Ramblings

February 1999


Thursday 4th February – Westwood Country Park, North Sheffield – A bitter north wind shakes the trees. The trees are mainly Beeches, not very old, standing on a landscape of bowls and tumuli. The area has clearly been fashioned by man and was probably a pit, either for coal or iron, but the years have removed any sign apart from the shape. There is not any sign of any avifauna at all, they are sensibly keeping their heads down in the blast of the gale.

Sunday 7th February – Halifax – The town of Halifax sprawls out of the Calder Valley up the cloughs and moors. I park by Holmfield Mills, the name “Smith, Bulmer & Co” preserved in the darkened sandstone façade. They have gone and a new generation of entrepreneurs has arrived, graphical designers and printers. The hill behind the mills is sodden with water running down the path despite the sharp frost. A few Elders and Hawthorns are scraggy and bleak.

Monday 8th February – Caldervale – There is a slight flurry of snow, but it does not settle. In the hedgerow, catkins dangle yellow and the emerald green of young Hawthorn leaves is bright against the dull wood of a winter thicket.

Tuesday 9th February – Dalton Bank, Huddersfield – A newly laid path winds up the steep hillside above the Colne Valley. Above Rooks sail the cold northerly in a cobalt sky. In the valley spreads the Zeneca chemical plant (in the top ten most polluting plants in Britain.) The hillside is covered with young Conifers and Oaks. The repetitive song of a Great Tit comes from the wood. The path turns up through the trees to the ridge above, but work beckons so I will leave that exploration for a Spring day.

Sunday 14th February – North Yorkshire – Pick up Jo from Thornton Dale (at least that is the name of the village entering from the west, from the east it is Thornton-le-Dale!) We head up into the Dalby Forest. There is still a layer of wet, slushy snow laying. It is also starting to rain – not what we were led to expect from the weather forecast. At the Feeding Station there are huge wire baskets of peanuts, mounds of seed on stumps and a table and large lumps of raw suet hanging from the trees. Coal, Blue and Great Tits are numerous. Indeed neither of us had seen so many Coal Tits in one place. Robins, Chaffinches and a Dunnock are also feeding. On the main road we see a copper-black Pheasant, a beautiful melanistic bird.

Fylingdales – High on the moors the sleety rain continues to fall from a steely grey sky. The land is all Ministry of Defence – a large sign states it is “a prohibited area as defined by the Official Secrets Act”. We wonder if this means it does not really exist? However, a massive concrete bunker rising over one hundred feet into the air certainly exists. It looks like something out of a Quake computer game – reality meets fiction. We wander down a track on the other side of the road towards Fen Bog and send Dill the Dog to search the heather for Red Grouse, but she would rather roll and slide on her belly through the rough plants. A Great Black-backed Gull lazily flies over.

### Data:
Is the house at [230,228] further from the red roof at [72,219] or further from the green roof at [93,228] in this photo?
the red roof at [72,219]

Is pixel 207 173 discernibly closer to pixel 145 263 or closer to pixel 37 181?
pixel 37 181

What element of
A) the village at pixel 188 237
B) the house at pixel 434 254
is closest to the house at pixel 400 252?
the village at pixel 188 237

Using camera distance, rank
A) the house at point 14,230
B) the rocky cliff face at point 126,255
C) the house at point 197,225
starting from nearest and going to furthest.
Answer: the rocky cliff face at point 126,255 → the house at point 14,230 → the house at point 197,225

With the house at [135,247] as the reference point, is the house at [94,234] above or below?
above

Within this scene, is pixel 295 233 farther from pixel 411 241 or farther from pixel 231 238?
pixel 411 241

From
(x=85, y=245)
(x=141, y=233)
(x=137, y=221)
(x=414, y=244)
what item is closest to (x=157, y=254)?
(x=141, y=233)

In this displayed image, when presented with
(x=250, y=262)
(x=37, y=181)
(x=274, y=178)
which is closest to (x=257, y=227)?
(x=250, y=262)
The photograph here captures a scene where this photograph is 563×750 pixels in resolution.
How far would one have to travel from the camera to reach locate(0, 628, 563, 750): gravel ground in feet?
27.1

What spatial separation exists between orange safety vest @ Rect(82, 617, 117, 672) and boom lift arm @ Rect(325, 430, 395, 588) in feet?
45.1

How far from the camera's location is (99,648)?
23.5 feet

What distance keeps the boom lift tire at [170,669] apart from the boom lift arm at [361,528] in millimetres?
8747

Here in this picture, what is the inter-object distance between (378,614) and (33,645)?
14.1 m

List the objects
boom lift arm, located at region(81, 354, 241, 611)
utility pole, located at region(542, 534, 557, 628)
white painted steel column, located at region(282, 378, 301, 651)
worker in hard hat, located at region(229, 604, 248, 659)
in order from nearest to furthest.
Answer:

### Exercises:
1. According to the February 1999 diary, why does the writer not follow the path up through the trees to the ridge at Dalton Bank? Answer in one to three sentences.
2. In the February 1999 diary, what name is preserved on the sandstone façade of Holmfield Mills?
3. Carry on the February 1999 diary from the point where it stops.
The data comes from a separate source and has no connection to the diary.

### Results for each task:
1. Work beckons, so the writer leaves that exploration for a Spring day.

2. "Smith, Bulmer & Co"

3.
Whitby – Even in the depths of winter, Whitby is a seaside tourist trap. We wander down the dock-side towards the harbour entrance. Jo decides we are going to feed the gulls and even I have to admit it is seriously good fun throwing pellets of bread at passing gulls and watching them catch it. A Rock Pipit hops about on the sea defences by the harbour entrance, giving great views. More are landing on the small ledges on the harbour arm wall. Two sandstone towers built in 1831 stand either side of the harbour entrance, their walls sculpted by the sea storms over the years. There are Fulmars on the cliffs above the beach and out at sea. Jo spots a flight of birds crossing the harbour entrance and landing in the south bay. They are difficult to see from this distance but the confusing mixture of white and dark brown plumages means Eider. The harbour wall here is made up of a stone level and above a boardwalk. Dill the Dog is very unimpressed with boards and walks along with her claws spread wide and her back lowered. We check the Cormorants in the harbour and one has the white head markings of the continental sinensis race. Mute Swans are flying up and down the harbour, slapping the water loudly with their feet when landing.

Scaling Dam – A reservoir out on the North York Moors towards Teesside. It is bleak and little is moving. We watch and note the various stages of plumage of juvenile Common Gulls, along with a bullying adult. We feed the crusts of lunch to a Mallard flock that is around the car park.

The Moors – A valley of patchwork fields lay beneath the ridge carrying the Pickering road. The edges of the fields are dark drystone walls, delineated with an edging of snow. A church stands on the other side of the valley with a graveyard of blackened stones. The wind still blows icily as a Sparrowhawk drifts across a copse. There are tall stones of indeterminate age marking paths and boundaries. One has an old inscription declaring it to be a road, but now is off into the heather and bog.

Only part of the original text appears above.